_Activity:_ In the function usage text on latent correlation estimation, what default value does estimateR_mixed assign to type2?

_Source text:_
⟨

Estimation of latent correlation matrix from observed data of (possibly) mixed types (continuous/binary/truncated continuous) based on the latent Gaussian copula model.

Usage

estimateR(
  X,
  type = "trunc",
  method = "original",
  use.nearPD = TRUE,
  nu = 0.01,
  tol = 0.001,
  verbose = FALSE
)

estimateR_mixed(
  X1,
  X2,
  type1 = "trunc",
  type2 = "continuous",
  method = "original",
  use.nearPD = TRUE,
  nu = 0.01,
  tol = 0.001,
  verbose = FALSE
)
estimateR(
  X,
  type = "trunc",
  method = "original",
  use.nearPD = TRUE,
  nu = 0.01,
  tol = 0.001,
  verbose = FALSE
)

estimateR_mixed(
  X1,
  X2,
  type1 = "trunc",
  type2 = "continuous",
  method = "original",
  use.nearPD = TRUE,
  nu = 0.01,
  tol = 0.001,
  verbose = FALSE
)

⟩

_Supplied information:_
⟨

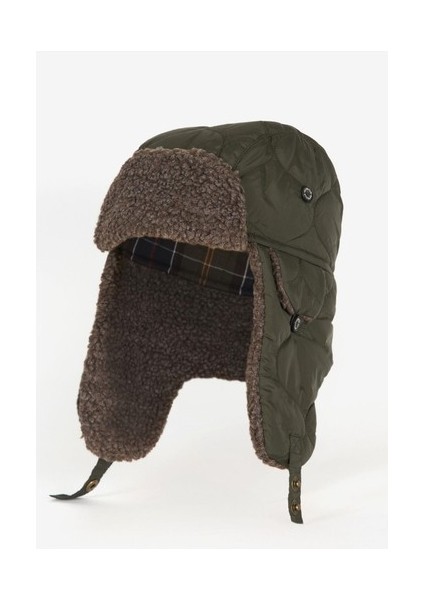 Sandbay Kapitone Trapper Şapka OL31 Olive Mix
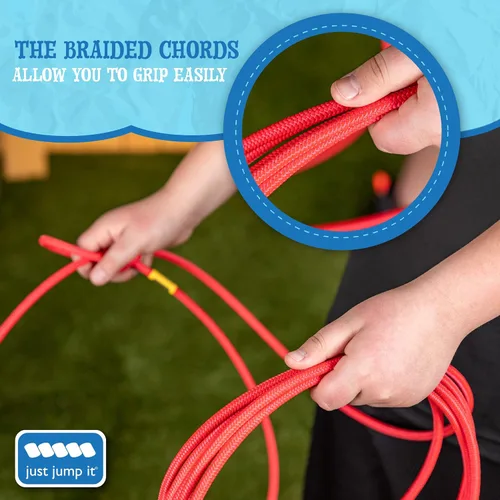 Vista 3 de Just Jump It Lil Lariat Junior Lasso Rope - Pre-Tied 20' Kids Cowboy Rope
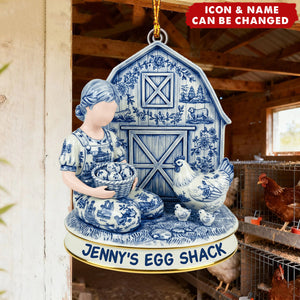 Chicken Farm Acrylic Ornament - Personalized Gifts For Farmers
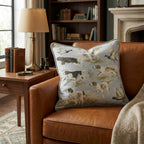 Hunting Dogs Throw Pillow - Hillcroft Home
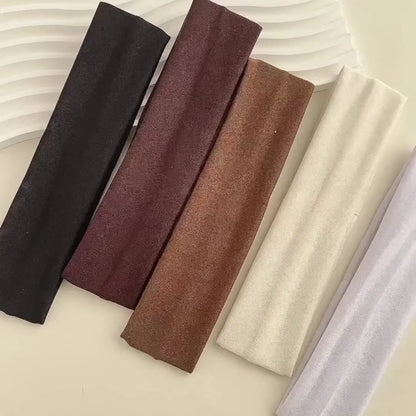 Four Seasons Solid Sports Headbands For Women Fitness Running Yoga Solid Color Elastic Hairbands Stretch Makeup Hair Accessories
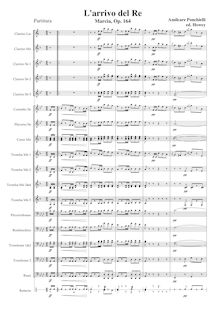 Partition complète, Marcia - L arrivo del Re, Op.164, Ponchielli, Amilcare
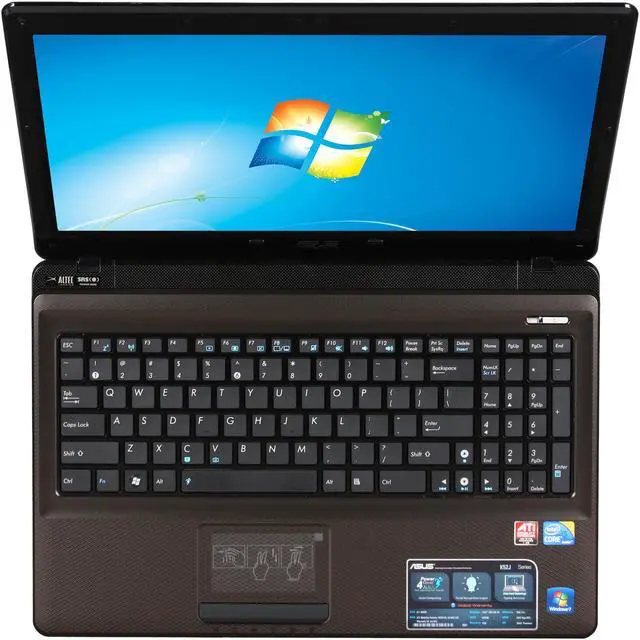 Alt view image 6 of 7 - ASUS Laptop K52 Series Intel Core i5-430M 4GB Memory 500GB HDD ATI Mobility Radeon HD 5145 15.6" Windows 7 Home Premium 64-bit K52JK-A1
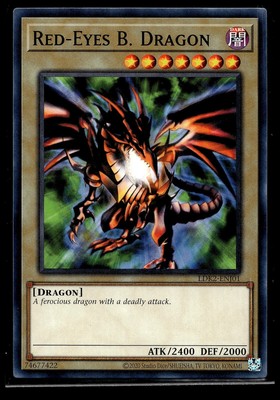 Red-Eyes B. Dragon Regular Common LDK2-ENJ01 Non Holo YuGiOh TCG-image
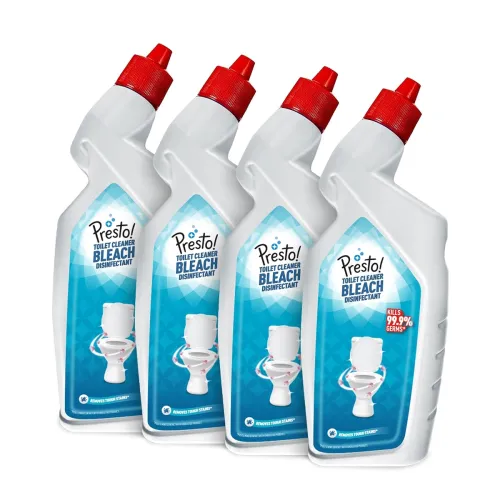 Image of Presto! Toilet Cleaner Bleach – 1L x 4 Pack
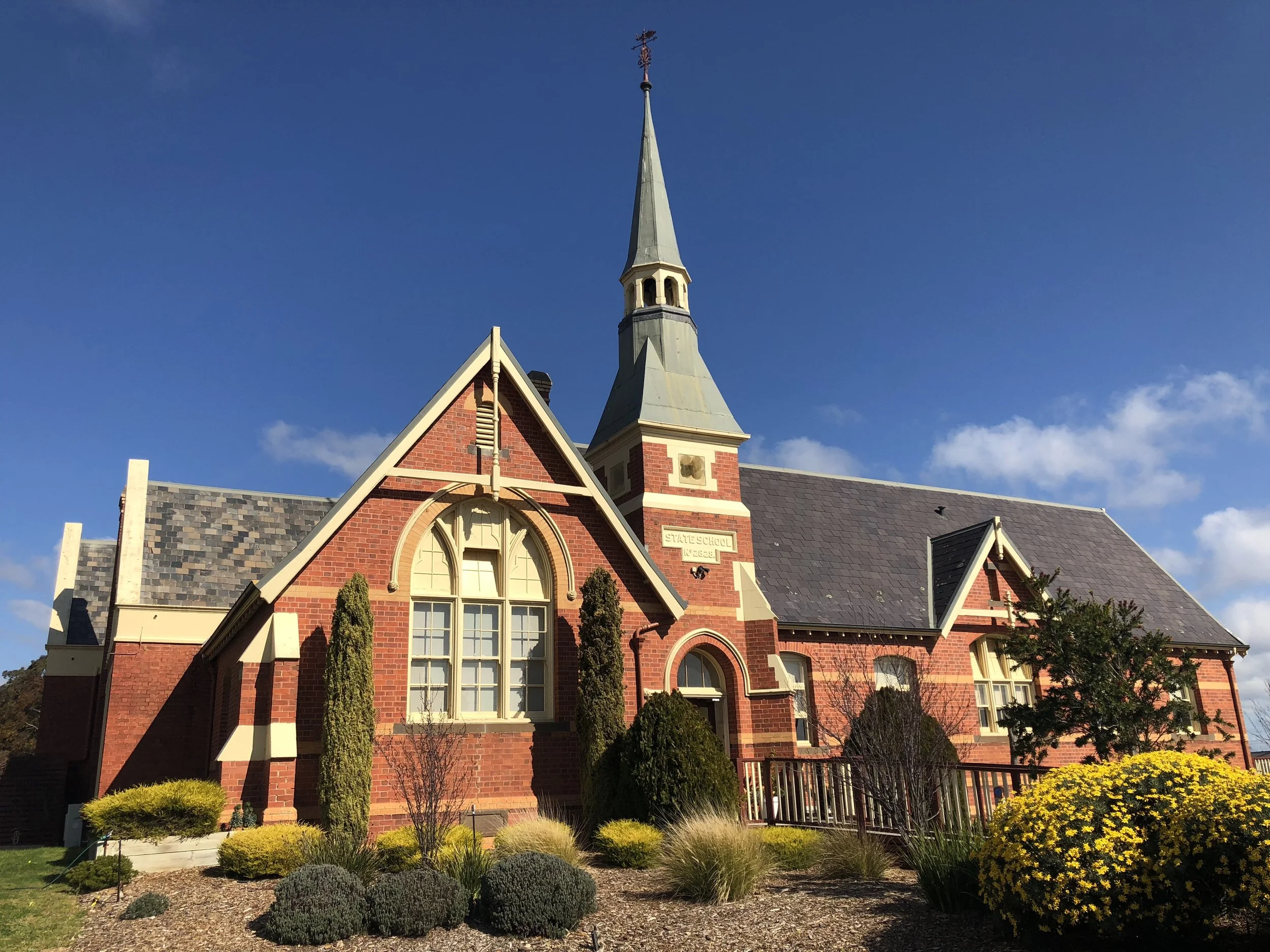 The historical Schoolhouse is the Community Centre of the village, used by residents and community groups for recreation and social activities.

⟩

_Answer box:_ "continuous"